Job Responsibilities

• Monitor and manage the CAPA system, including evaluation of CAPA records for appropriate plans and actions, monitoring timely completion and CAPA effectiveness. Analyze CAPA data and monitor for emerging trends.
• Communication of metrics and reports to site management.
• Support management to facilitate decision making at the Compliance Review Board, Site Incident Response Committee and Site Quality Management Review meetings. Prepare and distribute minutes, ensuring action items are followed up and decisions documented. 
• Complete Risk Assessments in response to ComAlerts, Supplier Status Review, etc,. to address risk and impact to product.
• Act as a TrackWise Super user and the area SME on the Deviation and CAPA management system, assist other staff members to trouble shoot system issues.
• Provide feedback to the global policies and systems team on the CAPA management system, global policies and procedures. Maintain site procedures related to the CAPA system.
• Provide support for projects related to compliance.
• Provide necessary support during regulatory inspections, including provision of requested documentation.
• Generate data for global quality reports as required.
• Act as back-up for the other Quality Systems Management team members during any absences, ie: laboratory quality reviews and approvals and Annual Product Review (APR) document in adherence with site and global policies and procedures.
• Participate in annual performance appraisals by performing self-evaluations and co-manage own career development.
• Promote communication at all levels and strive to make all information available when and where needed.
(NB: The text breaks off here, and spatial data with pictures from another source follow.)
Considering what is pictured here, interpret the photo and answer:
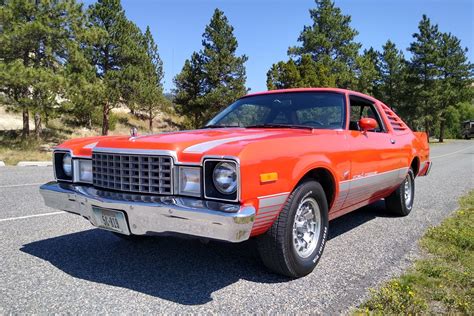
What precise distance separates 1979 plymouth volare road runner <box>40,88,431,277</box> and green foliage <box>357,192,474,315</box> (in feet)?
2.25

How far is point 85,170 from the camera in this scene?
3670 mm

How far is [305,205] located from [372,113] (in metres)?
2.46

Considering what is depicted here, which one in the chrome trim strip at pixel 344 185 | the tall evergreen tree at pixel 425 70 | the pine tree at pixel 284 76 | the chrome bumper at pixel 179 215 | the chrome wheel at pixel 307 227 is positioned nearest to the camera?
the chrome bumper at pixel 179 215

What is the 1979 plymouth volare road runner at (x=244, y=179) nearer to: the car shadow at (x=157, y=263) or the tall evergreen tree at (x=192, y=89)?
the car shadow at (x=157, y=263)

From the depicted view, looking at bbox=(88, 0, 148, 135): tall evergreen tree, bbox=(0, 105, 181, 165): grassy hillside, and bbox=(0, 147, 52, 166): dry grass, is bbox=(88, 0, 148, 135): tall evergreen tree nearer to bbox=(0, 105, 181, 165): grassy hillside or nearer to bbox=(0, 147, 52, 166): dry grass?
bbox=(0, 105, 181, 165): grassy hillside

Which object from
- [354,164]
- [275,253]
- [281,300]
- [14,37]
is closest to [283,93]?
[354,164]

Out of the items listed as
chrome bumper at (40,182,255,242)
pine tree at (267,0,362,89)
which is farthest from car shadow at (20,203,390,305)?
pine tree at (267,0,362,89)

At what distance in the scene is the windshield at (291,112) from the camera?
422 centimetres

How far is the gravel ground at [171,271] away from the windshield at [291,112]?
4.24 ft

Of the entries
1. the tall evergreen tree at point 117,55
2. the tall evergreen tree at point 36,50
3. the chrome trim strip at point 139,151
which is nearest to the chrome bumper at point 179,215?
the chrome trim strip at point 139,151

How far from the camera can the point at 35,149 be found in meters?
19.9

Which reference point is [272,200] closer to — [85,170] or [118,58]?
[85,170]

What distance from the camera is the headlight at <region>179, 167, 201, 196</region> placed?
9.45ft

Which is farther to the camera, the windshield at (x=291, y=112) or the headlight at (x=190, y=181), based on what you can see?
the windshield at (x=291, y=112)
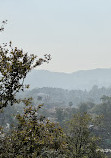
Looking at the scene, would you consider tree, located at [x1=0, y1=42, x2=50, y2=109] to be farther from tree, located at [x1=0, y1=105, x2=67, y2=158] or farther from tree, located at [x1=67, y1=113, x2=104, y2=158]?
tree, located at [x1=67, y1=113, x2=104, y2=158]

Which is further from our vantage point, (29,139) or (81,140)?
(81,140)

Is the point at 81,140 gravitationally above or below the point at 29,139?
below

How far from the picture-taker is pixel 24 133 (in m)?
8.58

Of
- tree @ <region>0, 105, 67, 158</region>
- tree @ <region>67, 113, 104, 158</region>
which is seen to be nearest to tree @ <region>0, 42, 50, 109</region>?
tree @ <region>0, 105, 67, 158</region>

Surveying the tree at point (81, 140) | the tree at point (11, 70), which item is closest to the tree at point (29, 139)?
the tree at point (11, 70)

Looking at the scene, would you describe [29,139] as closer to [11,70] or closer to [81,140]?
[11,70]

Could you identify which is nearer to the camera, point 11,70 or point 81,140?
point 11,70

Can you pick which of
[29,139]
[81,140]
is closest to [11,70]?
[29,139]

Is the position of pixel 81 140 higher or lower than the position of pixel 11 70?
lower

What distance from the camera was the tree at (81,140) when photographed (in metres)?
26.1

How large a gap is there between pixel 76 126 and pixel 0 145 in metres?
20.2

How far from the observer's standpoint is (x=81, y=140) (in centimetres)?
2698

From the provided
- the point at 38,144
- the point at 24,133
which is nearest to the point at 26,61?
the point at 24,133

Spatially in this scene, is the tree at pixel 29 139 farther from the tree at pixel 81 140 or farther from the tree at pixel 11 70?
the tree at pixel 81 140
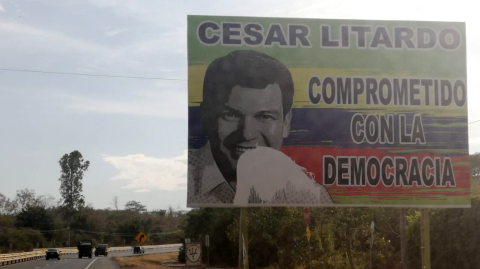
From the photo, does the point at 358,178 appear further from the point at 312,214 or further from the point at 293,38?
the point at 312,214

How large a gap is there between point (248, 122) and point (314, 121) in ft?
6.23

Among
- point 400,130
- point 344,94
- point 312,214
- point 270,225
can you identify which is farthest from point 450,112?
point 270,225

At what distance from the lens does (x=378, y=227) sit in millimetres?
32812

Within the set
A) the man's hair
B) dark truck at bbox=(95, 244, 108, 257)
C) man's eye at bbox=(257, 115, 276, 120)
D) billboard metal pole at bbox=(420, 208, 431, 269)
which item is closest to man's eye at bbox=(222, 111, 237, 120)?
the man's hair

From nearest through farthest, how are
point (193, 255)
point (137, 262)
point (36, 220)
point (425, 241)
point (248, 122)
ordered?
point (248, 122) < point (425, 241) < point (193, 255) < point (137, 262) < point (36, 220)

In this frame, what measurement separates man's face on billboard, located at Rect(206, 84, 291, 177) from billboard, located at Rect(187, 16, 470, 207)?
0.03 metres

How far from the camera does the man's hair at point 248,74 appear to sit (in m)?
17.2

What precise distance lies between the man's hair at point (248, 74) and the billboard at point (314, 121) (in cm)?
3

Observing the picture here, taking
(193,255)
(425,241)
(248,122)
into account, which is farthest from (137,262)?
(425,241)

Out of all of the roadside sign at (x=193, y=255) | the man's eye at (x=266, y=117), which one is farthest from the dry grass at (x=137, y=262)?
the man's eye at (x=266, y=117)

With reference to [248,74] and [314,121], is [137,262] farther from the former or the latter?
[314,121]

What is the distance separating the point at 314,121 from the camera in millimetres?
17266

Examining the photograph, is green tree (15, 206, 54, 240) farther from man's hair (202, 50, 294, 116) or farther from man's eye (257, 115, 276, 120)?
man's eye (257, 115, 276, 120)

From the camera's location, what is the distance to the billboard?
55.6ft
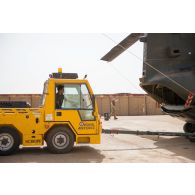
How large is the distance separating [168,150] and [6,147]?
449 cm

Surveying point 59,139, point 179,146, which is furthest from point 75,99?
point 179,146

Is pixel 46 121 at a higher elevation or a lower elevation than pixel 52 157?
higher

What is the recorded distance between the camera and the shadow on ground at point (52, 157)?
638cm

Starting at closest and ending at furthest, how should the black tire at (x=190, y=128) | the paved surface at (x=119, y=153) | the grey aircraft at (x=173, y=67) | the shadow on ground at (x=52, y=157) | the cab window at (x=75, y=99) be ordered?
the shadow on ground at (x=52, y=157)
the paved surface at (x=119, y=153)
the cab window at (x=75, y=99)
the grey aircraft at (x=173, y=67)
the black tire at (x=190, y=128)

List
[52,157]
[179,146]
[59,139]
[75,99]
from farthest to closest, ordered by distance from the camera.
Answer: [179,146]
[75,99]
[59,139]
[52,157]

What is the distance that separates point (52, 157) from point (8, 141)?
48.4 inches

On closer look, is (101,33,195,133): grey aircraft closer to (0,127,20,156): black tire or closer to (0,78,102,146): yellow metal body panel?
(0,78,102,146): yellow metal body panel

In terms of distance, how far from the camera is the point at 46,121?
282 inches

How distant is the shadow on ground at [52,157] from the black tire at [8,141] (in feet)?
0.61

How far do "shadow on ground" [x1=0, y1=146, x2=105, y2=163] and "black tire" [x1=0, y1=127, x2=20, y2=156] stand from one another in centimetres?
19

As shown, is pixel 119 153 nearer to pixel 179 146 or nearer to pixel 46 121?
pixel 46 121

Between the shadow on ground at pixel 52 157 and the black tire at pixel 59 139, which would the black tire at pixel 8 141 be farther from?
the black tire at pixel 59 139

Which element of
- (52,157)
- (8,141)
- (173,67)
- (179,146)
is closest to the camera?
(52,157)

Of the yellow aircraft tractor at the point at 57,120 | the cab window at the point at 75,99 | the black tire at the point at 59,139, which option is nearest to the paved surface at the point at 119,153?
the black tire at the point at 59,139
Build a network of technical support resources throughout the company.
• Works in a safe manner collaborating as a team member to achieve all outcomes.
• Demonstrate Behaviours that exhibit our organizational Values: Collaboration, Courage, Perseverance, and Passion.
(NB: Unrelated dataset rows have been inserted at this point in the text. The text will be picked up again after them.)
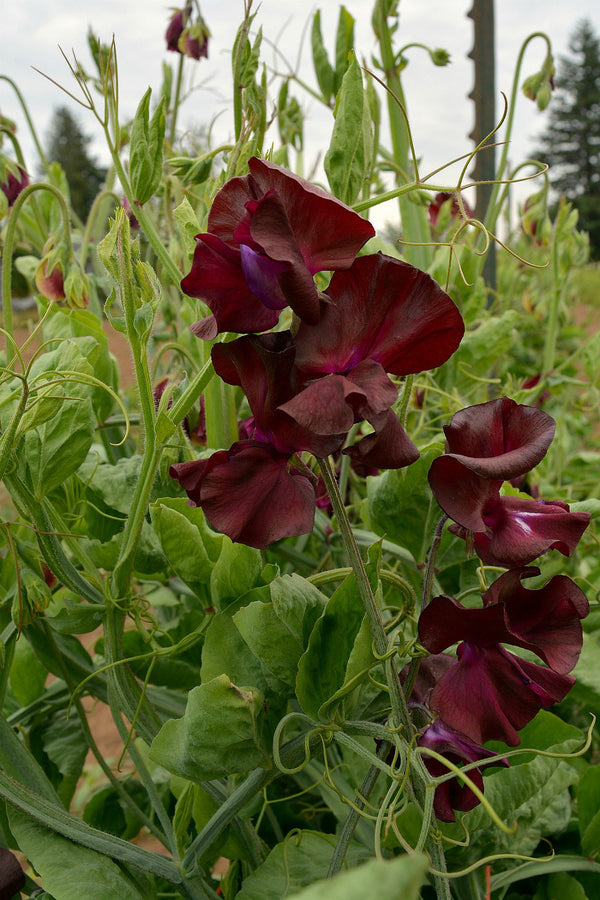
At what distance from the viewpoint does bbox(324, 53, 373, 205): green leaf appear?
1.36 ft

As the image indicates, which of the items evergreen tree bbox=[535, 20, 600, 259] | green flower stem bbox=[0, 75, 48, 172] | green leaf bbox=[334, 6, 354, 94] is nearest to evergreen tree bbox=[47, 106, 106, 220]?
evergreen tree bbox=[535, 20, 600, 259]

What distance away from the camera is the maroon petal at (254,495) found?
0.33m

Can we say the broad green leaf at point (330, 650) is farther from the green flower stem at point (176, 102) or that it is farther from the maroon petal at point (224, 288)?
the green flower stem at point (176, 102)

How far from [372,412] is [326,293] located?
3.0 inches

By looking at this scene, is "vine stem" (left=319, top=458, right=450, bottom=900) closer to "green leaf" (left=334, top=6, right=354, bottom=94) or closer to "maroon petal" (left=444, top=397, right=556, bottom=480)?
"maroon petal" (left=444, top=397, right=556, bottom=480)

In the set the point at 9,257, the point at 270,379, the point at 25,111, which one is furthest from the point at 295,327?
the point at 25,111

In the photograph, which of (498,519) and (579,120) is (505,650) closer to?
(498,519)

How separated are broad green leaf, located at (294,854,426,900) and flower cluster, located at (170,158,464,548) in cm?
17

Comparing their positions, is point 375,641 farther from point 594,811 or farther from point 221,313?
point 594,811

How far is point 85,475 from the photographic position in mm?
544

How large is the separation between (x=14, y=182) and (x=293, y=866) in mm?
718

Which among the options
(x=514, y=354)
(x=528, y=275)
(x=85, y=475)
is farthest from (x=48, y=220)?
(x=528, y=275)

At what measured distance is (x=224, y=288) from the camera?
0.33 metres

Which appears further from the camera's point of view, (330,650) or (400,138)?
(400,138)
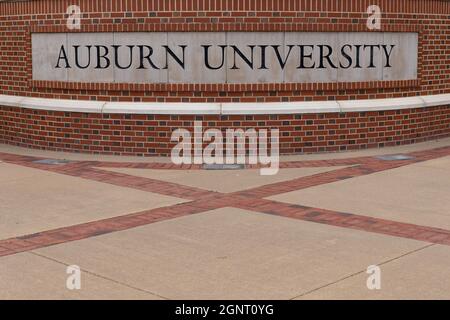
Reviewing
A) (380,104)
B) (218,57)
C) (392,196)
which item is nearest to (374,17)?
(380,104)

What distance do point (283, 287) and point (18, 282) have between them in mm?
1769

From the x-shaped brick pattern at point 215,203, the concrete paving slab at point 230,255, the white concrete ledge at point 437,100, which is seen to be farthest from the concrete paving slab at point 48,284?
the white concrete ledge at point 437,100

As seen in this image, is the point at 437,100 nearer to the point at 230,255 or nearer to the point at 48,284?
the point at 230,255

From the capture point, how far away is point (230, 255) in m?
5.43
• Ensure personal adherence with all compliance programs including the Global Business Ethics and Compliance Program, Global Quality policies and procedures, Safety and Environment policies, and HR policies.
• All other relevant duties as assigned.

Job Requirements

• Education
  • Bachelor of Science Degree or an equivalent combination of post-secondary education and related work experience
• Knowledge, Skills and Abilities
  • Strong organizational, interpersonal and communication skills.
  • Demonstrated interpersonal skills.
  • Proven ability to manage multiple projects at the same time.
  • Strong understanding of GMP requirements and their application in a manufacturing environment. Knowledge of international GMP requirements.
  • Strong written and oral communication skills.
• Experience
  • Minimum 5 years of professional related experience in Quality Assurance within a pharmaceutical manufacturing environment.
  • Experience in Pharmaceutical Manufacturing operations and controls, quality systems such as change control, APR, validation and/or regulatory affairs.